◆ Instruction ◆
List each line in the records below that contains the word "shown".
━━ Data for this exercise
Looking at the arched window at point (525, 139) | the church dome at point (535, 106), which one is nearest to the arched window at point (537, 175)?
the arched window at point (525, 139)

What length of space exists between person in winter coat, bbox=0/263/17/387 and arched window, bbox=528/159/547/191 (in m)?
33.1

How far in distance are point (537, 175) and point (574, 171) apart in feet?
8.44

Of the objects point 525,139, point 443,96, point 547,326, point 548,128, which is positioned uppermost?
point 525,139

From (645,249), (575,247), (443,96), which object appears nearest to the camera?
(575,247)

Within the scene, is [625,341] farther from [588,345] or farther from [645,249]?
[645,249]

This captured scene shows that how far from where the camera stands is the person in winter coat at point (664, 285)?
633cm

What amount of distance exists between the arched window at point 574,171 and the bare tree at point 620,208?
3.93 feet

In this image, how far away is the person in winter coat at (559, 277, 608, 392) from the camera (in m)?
━━━━
━━ Data for this exercise
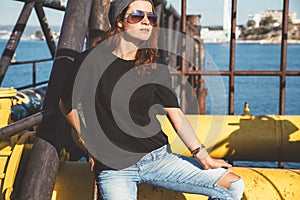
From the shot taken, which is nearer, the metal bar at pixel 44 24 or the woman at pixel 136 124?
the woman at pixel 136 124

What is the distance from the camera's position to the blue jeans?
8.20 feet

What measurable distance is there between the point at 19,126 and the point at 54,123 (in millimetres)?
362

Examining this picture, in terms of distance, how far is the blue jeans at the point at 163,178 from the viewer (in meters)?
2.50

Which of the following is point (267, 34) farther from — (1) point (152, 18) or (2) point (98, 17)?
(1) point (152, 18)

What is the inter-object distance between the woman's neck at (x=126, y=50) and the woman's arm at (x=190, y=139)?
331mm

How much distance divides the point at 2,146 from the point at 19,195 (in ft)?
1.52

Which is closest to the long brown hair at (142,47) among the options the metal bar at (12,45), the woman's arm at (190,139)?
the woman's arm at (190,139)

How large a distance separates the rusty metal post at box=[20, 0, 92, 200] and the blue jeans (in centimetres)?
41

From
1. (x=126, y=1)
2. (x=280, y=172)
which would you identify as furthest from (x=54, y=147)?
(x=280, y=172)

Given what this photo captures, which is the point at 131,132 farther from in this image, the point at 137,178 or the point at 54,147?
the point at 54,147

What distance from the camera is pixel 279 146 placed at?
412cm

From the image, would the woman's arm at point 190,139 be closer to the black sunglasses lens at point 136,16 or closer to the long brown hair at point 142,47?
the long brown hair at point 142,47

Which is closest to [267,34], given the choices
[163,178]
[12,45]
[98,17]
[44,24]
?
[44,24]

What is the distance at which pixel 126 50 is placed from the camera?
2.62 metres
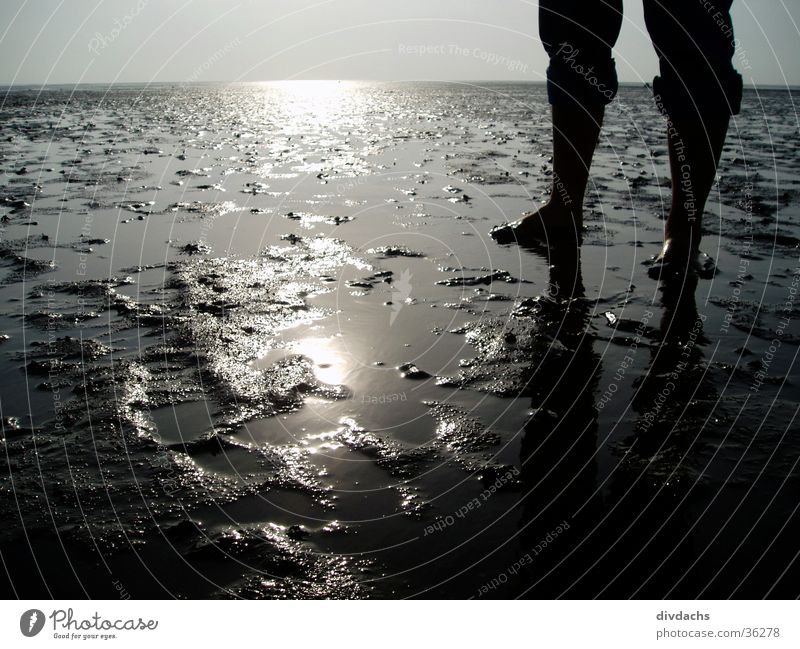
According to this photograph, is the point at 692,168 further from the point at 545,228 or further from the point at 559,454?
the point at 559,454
━━━━
━━ Data for this exercise
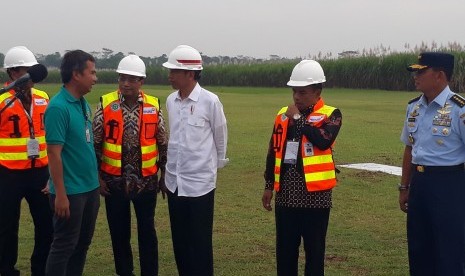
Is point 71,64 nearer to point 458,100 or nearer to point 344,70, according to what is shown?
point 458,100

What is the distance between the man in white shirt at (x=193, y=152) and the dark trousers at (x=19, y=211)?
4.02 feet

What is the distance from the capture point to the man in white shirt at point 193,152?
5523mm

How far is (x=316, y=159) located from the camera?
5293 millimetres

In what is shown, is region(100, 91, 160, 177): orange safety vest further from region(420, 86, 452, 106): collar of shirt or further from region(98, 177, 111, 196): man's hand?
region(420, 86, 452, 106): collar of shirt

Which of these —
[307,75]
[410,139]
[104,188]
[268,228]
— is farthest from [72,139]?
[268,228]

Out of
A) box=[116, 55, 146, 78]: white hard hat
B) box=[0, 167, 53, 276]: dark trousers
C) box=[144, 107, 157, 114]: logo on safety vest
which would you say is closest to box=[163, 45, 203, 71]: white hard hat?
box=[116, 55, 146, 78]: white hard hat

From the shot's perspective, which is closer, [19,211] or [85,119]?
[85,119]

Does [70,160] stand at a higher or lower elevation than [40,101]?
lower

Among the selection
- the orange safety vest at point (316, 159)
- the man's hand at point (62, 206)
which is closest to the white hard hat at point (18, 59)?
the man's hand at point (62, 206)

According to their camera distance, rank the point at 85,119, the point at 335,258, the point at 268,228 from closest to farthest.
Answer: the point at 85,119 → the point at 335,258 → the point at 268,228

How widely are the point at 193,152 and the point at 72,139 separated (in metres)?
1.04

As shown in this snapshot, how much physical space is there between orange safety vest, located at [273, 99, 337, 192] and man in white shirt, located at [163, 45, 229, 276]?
━━━━
◆ Final result ◆
Is point 71,64 nearer to point 458,100 or nearer to point 344,70, according to what is shown?
In what is shown, is region(100, 91, 160, 177): orange safety vest further from region(420, 86, 452, 106): collar of shirt or further from region(98, 177, 111, 196): man's hand?
As shown in this snapshot, how much physical space is there between orange safety vest, located at [273, 99, 337, 192] and man in white shirt, located at [163, 45, 229, 276]?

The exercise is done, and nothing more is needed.